The ongoing civic movement dubbed “Electric Yerevan” had been in turmoil since its initial organizer, the “No To Plunder” youth group, urged protesters to unblock Marshal Bagramian Avenue and move back to the city’s pedestrian Liberty Square on Sunday.
The No To Plunder leaders warned of another violent police crackdown on the non-stop demonstration, saying the campaign should now take different forms. They also pointed to a major concession that was made by President Serzh Sarkisian on Saturday.
Most protesters rejected the appeal, leading “No To Plunder” to renounce responsibility for future actions on the blocked street leading to the presidential palace. Attendance at the demonstration visibly declined on Monday and Tuesday, with only up to several thousand people participating in it before midnight.
The young protesters formed a new leadership comprising of 15 mostly little-known activists. The most well-known of them is Davit Sanasarian, a senior member of the opposition Zharangutyun (Heritage) party. Sanasarian, who is also a member of the city’s municipal assembly, made it clear that he is participating in “Electric Yerevan” only in his personal capacity.
“Our first task is to sort out this disorganized situation,” Sanasarian told RFE/RL’s Armenian service. “There are no leaders here. There are only persons who are doing hard work.”
“We should spend more time here than other citizens, because we are responsible for what is happening here,” he said.
The new leaders set about forming on Tuesday night separate teams of activists who will deal with public order on the avenue, public relations, as well as economic and legal aspects of the movement’s demands. “Each team will have a representative who will present proposals to the citizen’s [leadership] group that will in turn work on those proposals and submit them to you,” one of them, Narek Ayvazian, told the crowd remaining on Marshal Bagramian Avenue.
The new leaders put a greater emphasis on public discussions there, offering any protester a chance to speak up and suggest concrete actions. Sanasarian insisted that any decision made by them will have to be backed by most protesters.
It is not yet clear whether the new group will seek to step up pressure on the Armenian authorities by expanding the protests or adding political demands to their agenda. Its members say that they will only settle for a full acceptance of their key demand by the authorities. As one of them, Hmayak Mkrtchian, put it, “Even half a step back would mean a defeat for us.”
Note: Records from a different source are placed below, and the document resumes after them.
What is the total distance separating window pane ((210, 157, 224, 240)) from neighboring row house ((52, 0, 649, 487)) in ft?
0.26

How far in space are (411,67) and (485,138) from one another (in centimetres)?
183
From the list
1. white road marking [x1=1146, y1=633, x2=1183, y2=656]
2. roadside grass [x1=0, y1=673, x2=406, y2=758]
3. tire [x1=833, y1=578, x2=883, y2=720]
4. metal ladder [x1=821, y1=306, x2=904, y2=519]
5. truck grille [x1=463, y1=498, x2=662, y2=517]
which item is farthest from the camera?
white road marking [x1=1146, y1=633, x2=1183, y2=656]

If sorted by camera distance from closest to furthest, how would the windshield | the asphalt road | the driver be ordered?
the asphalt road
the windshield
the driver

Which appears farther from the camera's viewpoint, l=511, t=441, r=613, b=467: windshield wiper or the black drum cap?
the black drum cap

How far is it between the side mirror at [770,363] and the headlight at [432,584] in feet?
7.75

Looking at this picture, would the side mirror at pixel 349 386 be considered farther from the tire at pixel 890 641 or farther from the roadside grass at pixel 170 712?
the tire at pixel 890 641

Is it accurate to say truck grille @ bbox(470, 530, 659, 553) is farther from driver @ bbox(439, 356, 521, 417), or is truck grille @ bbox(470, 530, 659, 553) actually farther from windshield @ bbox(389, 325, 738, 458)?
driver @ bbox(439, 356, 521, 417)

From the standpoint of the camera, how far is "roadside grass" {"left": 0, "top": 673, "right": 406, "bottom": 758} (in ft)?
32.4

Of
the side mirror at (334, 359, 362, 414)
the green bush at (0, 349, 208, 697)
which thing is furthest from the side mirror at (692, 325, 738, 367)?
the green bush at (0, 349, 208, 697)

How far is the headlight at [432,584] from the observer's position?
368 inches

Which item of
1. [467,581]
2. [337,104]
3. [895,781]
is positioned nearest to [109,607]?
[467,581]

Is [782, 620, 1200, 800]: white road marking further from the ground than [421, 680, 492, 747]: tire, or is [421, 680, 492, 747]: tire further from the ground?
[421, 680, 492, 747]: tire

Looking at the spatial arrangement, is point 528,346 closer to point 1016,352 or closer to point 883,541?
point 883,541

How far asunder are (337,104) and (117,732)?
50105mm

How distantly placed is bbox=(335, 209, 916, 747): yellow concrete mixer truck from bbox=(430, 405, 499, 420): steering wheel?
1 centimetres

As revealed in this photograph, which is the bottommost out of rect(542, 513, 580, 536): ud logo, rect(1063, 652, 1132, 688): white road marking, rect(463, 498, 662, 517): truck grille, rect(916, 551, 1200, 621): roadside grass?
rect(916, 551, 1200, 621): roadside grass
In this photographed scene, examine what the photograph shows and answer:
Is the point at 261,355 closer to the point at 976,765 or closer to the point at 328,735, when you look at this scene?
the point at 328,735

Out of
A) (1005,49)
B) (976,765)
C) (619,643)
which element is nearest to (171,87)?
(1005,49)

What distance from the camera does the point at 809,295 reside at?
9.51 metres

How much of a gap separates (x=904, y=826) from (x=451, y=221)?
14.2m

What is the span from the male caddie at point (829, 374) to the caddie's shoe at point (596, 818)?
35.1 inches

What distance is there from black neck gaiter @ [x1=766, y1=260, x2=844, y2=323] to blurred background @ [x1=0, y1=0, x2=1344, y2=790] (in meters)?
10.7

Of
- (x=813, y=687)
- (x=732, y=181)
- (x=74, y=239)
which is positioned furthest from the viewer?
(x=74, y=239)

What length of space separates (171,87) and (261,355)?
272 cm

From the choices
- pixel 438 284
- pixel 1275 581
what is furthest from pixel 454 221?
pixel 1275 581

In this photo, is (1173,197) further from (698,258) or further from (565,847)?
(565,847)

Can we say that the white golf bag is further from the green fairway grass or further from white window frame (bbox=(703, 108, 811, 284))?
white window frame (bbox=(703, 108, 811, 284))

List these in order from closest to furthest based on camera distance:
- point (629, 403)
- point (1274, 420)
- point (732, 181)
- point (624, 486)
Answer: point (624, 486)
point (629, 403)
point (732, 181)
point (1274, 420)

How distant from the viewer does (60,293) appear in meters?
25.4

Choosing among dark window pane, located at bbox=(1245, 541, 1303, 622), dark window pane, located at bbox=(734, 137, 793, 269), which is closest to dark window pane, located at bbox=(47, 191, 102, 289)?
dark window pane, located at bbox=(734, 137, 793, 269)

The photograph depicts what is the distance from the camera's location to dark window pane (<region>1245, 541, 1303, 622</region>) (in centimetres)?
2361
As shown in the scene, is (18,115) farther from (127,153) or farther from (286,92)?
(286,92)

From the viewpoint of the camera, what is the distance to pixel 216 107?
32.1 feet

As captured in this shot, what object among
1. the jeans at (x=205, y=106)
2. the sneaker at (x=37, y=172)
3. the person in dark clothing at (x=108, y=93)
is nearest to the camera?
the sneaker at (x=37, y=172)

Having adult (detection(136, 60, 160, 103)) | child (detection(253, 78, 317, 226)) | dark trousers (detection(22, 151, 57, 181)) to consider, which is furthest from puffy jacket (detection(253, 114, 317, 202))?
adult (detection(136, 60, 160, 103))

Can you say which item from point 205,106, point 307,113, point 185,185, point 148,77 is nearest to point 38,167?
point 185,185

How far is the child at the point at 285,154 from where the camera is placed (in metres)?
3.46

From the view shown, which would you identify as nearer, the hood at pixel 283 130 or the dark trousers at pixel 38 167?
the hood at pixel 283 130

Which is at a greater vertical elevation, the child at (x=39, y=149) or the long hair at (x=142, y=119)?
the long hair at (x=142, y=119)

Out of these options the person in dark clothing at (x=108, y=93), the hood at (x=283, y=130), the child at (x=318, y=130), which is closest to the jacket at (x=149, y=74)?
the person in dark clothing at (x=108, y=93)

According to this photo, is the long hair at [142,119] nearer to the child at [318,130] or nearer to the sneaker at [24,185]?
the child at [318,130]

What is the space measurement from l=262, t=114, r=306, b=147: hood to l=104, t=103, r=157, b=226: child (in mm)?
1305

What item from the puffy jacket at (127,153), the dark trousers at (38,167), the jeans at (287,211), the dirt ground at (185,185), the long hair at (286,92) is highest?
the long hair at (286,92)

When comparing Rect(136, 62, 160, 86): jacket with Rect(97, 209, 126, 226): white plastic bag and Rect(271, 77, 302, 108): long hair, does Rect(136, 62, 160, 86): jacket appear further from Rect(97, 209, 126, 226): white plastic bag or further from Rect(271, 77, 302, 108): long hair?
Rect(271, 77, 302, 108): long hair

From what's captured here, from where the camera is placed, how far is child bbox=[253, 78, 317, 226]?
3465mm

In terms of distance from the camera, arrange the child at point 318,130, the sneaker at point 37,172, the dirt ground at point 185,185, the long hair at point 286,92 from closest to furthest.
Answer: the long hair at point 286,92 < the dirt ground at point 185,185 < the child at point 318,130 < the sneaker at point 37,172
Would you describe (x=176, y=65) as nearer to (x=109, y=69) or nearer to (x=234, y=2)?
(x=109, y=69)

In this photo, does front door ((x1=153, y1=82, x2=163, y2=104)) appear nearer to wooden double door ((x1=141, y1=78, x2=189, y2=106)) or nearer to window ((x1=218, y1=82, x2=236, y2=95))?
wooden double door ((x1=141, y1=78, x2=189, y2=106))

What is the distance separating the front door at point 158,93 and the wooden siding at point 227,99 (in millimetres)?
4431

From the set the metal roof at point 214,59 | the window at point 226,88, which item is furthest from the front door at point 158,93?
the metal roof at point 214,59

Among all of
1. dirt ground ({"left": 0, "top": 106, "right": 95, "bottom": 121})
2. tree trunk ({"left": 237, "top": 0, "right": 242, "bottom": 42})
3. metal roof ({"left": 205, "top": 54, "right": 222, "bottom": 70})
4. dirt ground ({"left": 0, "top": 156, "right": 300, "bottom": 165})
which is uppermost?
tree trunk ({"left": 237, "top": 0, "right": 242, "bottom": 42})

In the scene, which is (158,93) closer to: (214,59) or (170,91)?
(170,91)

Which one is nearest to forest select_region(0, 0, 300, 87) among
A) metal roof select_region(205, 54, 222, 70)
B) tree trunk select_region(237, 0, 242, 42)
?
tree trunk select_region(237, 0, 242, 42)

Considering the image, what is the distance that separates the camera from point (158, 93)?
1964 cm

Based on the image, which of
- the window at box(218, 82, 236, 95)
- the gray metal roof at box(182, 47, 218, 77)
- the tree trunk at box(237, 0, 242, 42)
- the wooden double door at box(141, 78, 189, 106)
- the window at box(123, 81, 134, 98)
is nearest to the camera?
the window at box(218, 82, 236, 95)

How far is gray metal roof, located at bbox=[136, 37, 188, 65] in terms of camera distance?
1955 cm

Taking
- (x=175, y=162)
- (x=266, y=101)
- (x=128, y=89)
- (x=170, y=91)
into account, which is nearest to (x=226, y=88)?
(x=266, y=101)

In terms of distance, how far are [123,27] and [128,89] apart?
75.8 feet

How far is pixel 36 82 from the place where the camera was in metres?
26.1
Meanwhile, the Armenian police on Wednesday again threatened to forcibly end the protests, saying that it was not sanctioned by municipal authorities and “disproportionately limits the constitutional rights of other citizens and public interests.” It also urged the protesters to rally elsewhere in downtown Yerevan.
Earlier in the day, Armenian Prime Minister Hovik Abrahamian and a senior police officials urged parents not to allow their underage children to spend nights at the site of the protests.